Something I thought of today that seemed relevant to this thread:
Cutting politicians' salaries, an emotionally-appealing proposal often met with cheers, would make things worse. Running a campaign is basically a full-time job that pays you in negative dollars. You have to quit your job for several months, which already requires being relatively wealthy, and then you have to spend most of your campaign time doing fundraising. And then once you're in Congress, now you have to have two residences, one in Washington and one at home, which is expensive and complicated. And also you're still doing fundraising most of the time so you can be reelected.
The lower Congressional salaries go, the more true it will be that you have to be rich or be indebted to rich powerful friends to get into the government. The less money Congresspeople get from their salaries, the more willing they'll be to take money from lobbyists. And lobbyists are the root cause of what the Tea Party, the Occupiers, and everyone in general are ****eded off about. Big government, big business, fascism, communism, whatever you call it, it all comes from the symbiotic relationship between the permanent political class and the permanent wealthy class, and the more we try to cut the umbilical cord between the government and the politicians, the stronger their bond with big business will be.
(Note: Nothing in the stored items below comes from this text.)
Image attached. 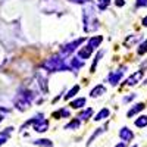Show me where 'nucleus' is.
Listing matches in <instances>:
<instances>
[{
  "label": "nucleus",
  "instance_id": "8",
  "mask_svg": "<svg viewBox=\"0 0 147 147\" xmlns=\"http://www.w3.org/2000/svg\"><path fill=\"white\" fill-rule=\"evenodd\" d=\"M91 53H93V49L87 44V46L81 47L80 50H78V57H80V59H82V60H87V59L91 56Z\"/></svg>",
  "mask_w": 147,
  "mask_h": 147
},
{
  "label": "nucleus",
  "instance_id": "2",
  "mask_svg": "<svg viewBox=\"0 0 147 147\" xmlns=\"http://www.w3.org/2000/svg\"><path fill=\"white\" fill-rule=\"evenodd\" d=\"M125 72H127V66H125V65L121 66L118 71H112V72L107 75V82H109L110 85H118L119 81L122 80V77L125 75Z\"/></svg>",
  "mask_w": 147,
  "mask_h": 147
},
{
  "label": "nucleus",
  "instance_id": "18",
  "mask_svg": "<svg viewBox=\"0 0 147 147\" xmlns=\"http://www.w3.org/2000/svg\"><path fill=\"white\" fill-rule=\"evenodd\" d=\"M80 119H72L69 124L65 127V129H78V127H80Z\"/></svg>",
  "mask_w": 147,
  "mask_h": 147
},
{
  "label": "nucleus",
  "instance_id": "1",
  "mask_svg": "<svg viewBox=\"0 0 147 147\" xmlns=\"http://www.w3.org/2000/svg\"><path fill=\"white\" fill-rule=\"evenodd\" d=\"M82 19H84V31L85 32H96L99 28V19L96 16V9L93 5H87L82 9Z\"/></svg>",
  "mask_w": 147,
  "mask_h": 147
},
{
  "label": "nucleus",
  "instance_id": "17",
  "mask_svg": "<svg viewBox=\"0 0 147 147\" xmlns=\"http://www.w3.org/2000/svg\"><path fill=\"white\" fill-rule=\"evenodd\" d=\"M103 55H105V50H100L99 53L94 56V60H93V65H91V71H90V72H96V66H97V63L100 62V59H102Z\"/></svg>",
  "mask_w": 147,
  "mask_h": 147
},
{
  "label": "nucleus",
  "instance_id": "22",
  "mask_svg": "<svg viewBox=\"0 0 147 147\" xmlns=\"http://www.w3.org/2000/svg\"><path fill=\"white\" fill-rule=\"evenodd\" d=\"M110 3V0H97V7H99L100 10H105Z\"/></svg>",
  "mask_w": 147,
  "mask_h": 147
},
{
  "label": "nucleus",
  "instance_id": "28",
  "mask_svg": "<svg viewBox=\"0 0 147 147\" xmlns=\"http://www.w3.org/2000/svg\"><path fill=\"white\" fill-rule=\"evenodd\" d=\"M115 147H125V143H118Z\"/></svg>",
  "mask_w": 147,
  "mask_h": 147
},
{
  "label": "nucleus",
  "instance_id": "27",
  "mask_svg": "<svg viewBox=\"0 0 147 147\" xmlns=\"http://www.w3.org/2000/svg\"><path fill=\"white\" fill-rule=\"evenodd\" d=\"M141 25H143V27H146V28H147V16H144V18H143V19H141Z\"/></svg>",
  "mask_w": 147,
  "mask_h": 147
},
{
  "label": "nucleus",
  "instance_id": "29",
  "mask_svg": "<svg viewBox=\"0 0 147 147\" xmlns=\"http://www.w3.org/2000/svg\"><path fill=\"white\" fill-rule=\"evenodd\" d=\"M144 84H146V85H147V78H146V81H144Z\"/></svg>",
  "mask_w": 147,
  "mask_h": 147
},
{
  "label": "nucleus",
  "instance_id": "23",
  "mask_svg": "<svg viewBox=\"0 0 147 147\" xmlns=\"http://www.w3.org/2000/svg\"><path fill=\"white\" fill-rule=\"evenodd\" d=\"M137 7H147V0H136Z\"/></svg>",
  "mask_w": 147,
  "mask_h": 147
},
{
  "label": "nucleus",
  "instance_id": "4",
  "mask_svg": "<svg viewBox=\"0 0 147 147\" xmlns=\"http://www.w3.org/2000/svg\"><path fill=\"white\" fill-rule=\"evenodd\" d=\"M68 66H69V71L78 72V71L84 66V60L80 59L78 56H77V57H69V59H68Z\"/></svg>",
  "mask_w": 147,
  "mask_h": 147
},
{
  "label": "nucleus",
  "instance_id": "9",
  "mask_svg": "<svg viewBox=\"0 0 147 147\" xmlns=\"http://www.w3.org/2000/svg\"><path fill=\"white\" fill-rule=\"evenodd\" d=\"M144 107H146V105L144 103H137V105H134L128 112H127V116L128 118H132L134 115H137L138 112H141V110H144Z\"/></svg>",
  "mask_w": 147,
  "mask_h": 147
},
{
  "label": "nucleus",
  "instance_id": "14",
  "mask_svg": "<svg viewBox=\"0 0 147 147\" xmlns=\"http://www.w3.org/2000/svg\"><path fill=\"white\" fill-rule=\"evenodd\" d=\"M140 38H141V35H140V34H136V35H128V37H127V40L124 41V46H125V47H129L131 44H136Z\"/></svg>",
  "mask_w": 147,
  "mask_h": 147
},
{
  "label": "nucleus",
  "instance_id": "10",
  "mask_svg": "<svg viewBox=\"0 0 147 147\" xmlns=\"http://www.w3.org/2000/svg\"><path fill=\"white\" fill-rule=\"evenodd\" d=\"M105 93H106V87H105V85H102V84H99V85H96V87L91 90L90 96L96 99V97H100V96H103Z\"/></svg>",
  "mask_w": 147,
  "mask_h": 147
},
{
  "label": "nucleus",
  "instance_id": "20",
  "mask_svg": "<svg viewBox=\"0 0 147 147\" xmlns=\"http://www.w3.org/2000/svg\"><path fill=\"white\" fill-rule=\"evenodd\" d=\"M35 144H37V146H41V147H52V146H53V143H52L50 140H44V138H43V140H37Z\"/></svg>",
  "mask_w": 147,
  "mask_h": 147
},
{
  "label": "nucleus",
  "instance_id": "11",
  "mask_svg": "<svg viewBox=\"0 0 147 147\" xmlns=\"http://www.w3.org/2000/svg\"><path fill=\"white\" fill-rule=\"evenodd\" d=\"M85 103H87V99H85V97H78V99L72 100L69 106H71L72 109H81V107L85 106Z\"/></svg>",
  "mask_w": 147,
  "mask_h": 147
},
{
  "label": "nucleus",
  "instance_id": "19",
  "mask_svg": "<svg viewBox=\"0 0 147 147\" xmlns=\"http://www.w3.org/2000/svg\"><path fill=\"white\" fill-rule=\"evenodd\" d=\"M78 91H80V85H74V87H72V88L68 91V94L65 96V99H72V97L75 96Z\"/></svg>",
  "mask_w": 147,
  "mask_h": 147
},
{
  "label": "nucleus",
  "instance_id": "6",
  "mask_svg": "<svg viewBox=\"0 0 147 147\" xmlns=\"http://www.w3.org/2000/svg\"><path fill=\"white\" fill-rule=\"evenodd\" d=\"M143 77H144V69H138L136 72H132V75L127 80V84L128 85H136V84H138L141 81Z\"/></svg>",
  "mask_w": 147,
  "mask_h": 147
},
{
  "label": "nucleus",
  "instance_id": "7",
  "mask_svg": "<svg viewBox=\"0 0 147 147\" xmlns=\"http://www.w3.org/2000/svg\"><path fill=\"white\" fill-rule=\"evenodd\" d=\"M47 128H49V121H47V119L38 118V121H35L34 129H35L37 132H44V131H47Z\"/></svg>",
  "mask_w": 147,
  "mask_h": 147
},
{
  "label": "nucleus",
  "instance_id": "25",
  "mask_svg": "<svg viewBox=\"0 0 147 147\" xmlns=\"http://www.w3.org/2000/svg\"><path fill=\"white\" fill-rule=\"evenodd\" d=\"M134 99H136V94H131V96H127V97H124V102H129V100H134Z\"/></svg>",
  "mask_w": 147,
  "mask_h": 147
},
{
  "label": "nucleus",
  "instance_id": "30",
  "mask_svg": "<svg viewBox=\"0 0 147 147\" xmlns=\"http://www.w3.org/2000/svg\"><path fill=\"white\" fill-rule=\"evenodd\" d=\"M132 147H137V146H132Z\"/></svg>",
  "mask_w": 147,
  "mask_h": 147
},
{
  "label": "nucleus",
  "instance_id": "3",
  "mask_svg": "<svg viewBox=\"0 0 147 147\" xmlns=\"http://www.w3.org/2000/svg\"><path fill=\"white\" fill-rule=\"evenodd\" d=\"M84 41H85V38H78V40H75V41H71V43L65 44L62 49H60V55H62V56H69V55H72V53L78 49V46H80L81 43H84Z\"/></svg>",
  "mask_w": 147,
  "mask_h": 147
},
{
  "label": "nucleus",
  "instance_id": "26",
  "mask_svg": "<svg viewBox=\"0 0 147 147\" xmlns=\"http://www.w3.org/2000/svg\"><path fill=\"white\" fill-rule=\"evenodd\" d=\"M115 5H116L118 7H121V6H125V0H115Z\"/></svg>",
  "mask_w": 147,
  "mask_h": 147
},
{
  "label": "nucleus",
  "instance_id": "24",
  "mask_svg": "<svg viewBox=\"0 0 147 147\" xmlns=\"http://www.w3.org/2000/svg\"><path fill=\"white\" fill-rule=\"evenodd\" d=\"M71 3H77V5H85V3H90V0H69Z\"/></svg>",
  "mask_w": 147,
  "mask_h": 147
},
{
  "label": "nucleus",
  "instance_id": "21",
  "mask_svg": "<svg viewBox=\"0 0 147 147\" xmlns=\"http://www.w3.org/2000/svg\"><path fill=\"white\" fill-rule=\"evenodd\" d=\"M137 53H138V55H144V53H147V40H144V41L138 46Z\"/></svg>",
  "mask_w": 147,
  "mask_h": 147
},
{
  "label": "nucleus",
  "instance_id": "12",
  "mask_svg": "<svg viewBox=\"0 0 147 147\" xmlns=\"http://www.w3.org/2000/svg\"><path fill=\"white\" fill-rule=\"evenodd\" d=\"M109 115H110V110L107 109V107H103L99 113H97L96 116H94V121L96 122H100V121H105L106 118H109Z\"/></svg>",
  "mask_w": 147,
  "mask_h": 147
},
{
  "label": "nucleus",
  "instance_id": "5",
  "mask_svg": "<svg viewBox=\"0 0 147 147\" xmlns=\"http://www.w3.org/2000/svg\"><path fill=\"white\" fill-rule=\"evenodd\" d=\"M119 137H121V140L124 141V143H129V141H132V138H134V132H132V129H129L128 127H122V128L119 129Z\"/></svg>",
  "mask_w": 147,
  "mask_h": 147
},
{
  "label": "nucleus",
  "instance_id": "13",
  "mask_svg": "<svg viewBox=\"0 0 147 147\" xmlns=\"http://www.w3.org/2000/svg\"><path fill=\"white\" fill-rule=\"evenodd\" d=\"M102 41H103V37L102 35H96V37H91V38L88 40V46L94 50V49H97L102 44Z\"/></svg>",
  "mask_w": 147,
  "mask_h": 147
},
{
  "label": "nucleus",
  "instance_id": "15",
  "mask_svg": "<svg viewBox=\"0 0 147 147\" xmlns=\"http://www.w3.org/2000/svg\"><path fill=\"white\" fill-rule=\"evenodd\" d=\"M134 124H136L137 128H144V127H147V115H141L140 118H137Z\"/></svg>",
  "mask_w": 147,
  "mask_h": 147
},
{
  "label": "nucleus",
  "instance_id": "16",
  "mask_svg": "<svg viewBox=\"0 0 147 147\" xmlns=\"http://www.w3.org/2000/svg\"><path fill=\"white\" fill-rule=\"evenodd\" d=\"M91 115H93V109L91 107H87V110H82V112L78 115V119L80 121H87Z\"/></svg>",
  "mask_w": 147,
  "mask_h": 147
}]
</instances>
If we want to get "normal people" in the government, then in addition to high Congressional salaries, we need a better, fairer form of public funding for campaigns. This would probably require a constitutional amendment, as this is definitely not an enumerated power of the federal government, and there would be some important First Amendment issues to work out and clarify (Does funding a candidate like Bachmann or Santorum violate the Establishment clause? Does taking my money to support a candidate I don't support violate my free speech and free exercise rights, particularly if an issue like abortion or gay marriage is involved?). We could at least start, though, by addressing the issue with Congresspeople having to keep two residences, by doing most Congress things through videoconferencing and only convening in person a few times a year for major legislation. This may also have fringe benefits, such as keeping representatives closer to their constituents, saving a little on DC's electric bill, making lobbyists' jobs harder by giving them 500 different places to go to, and maybe even getting reliable high-speed internet to places that wouldn't get it otherwise, which would help out the economy in general -- we really need to get with the program on internet coverage compared to the rest of the world, and you have to admit, if the government hadn't propped up the telephone industry, there would be large swathes of the country that to this day would not have basic landline service, for the same reasons that in the 20 years I've lived at this address, the local cable company has refused to extend the network that they have about three miles down the road from us so we could get service from them (unless we pay the few thousand dollars it would cost to run the cable out ourselves).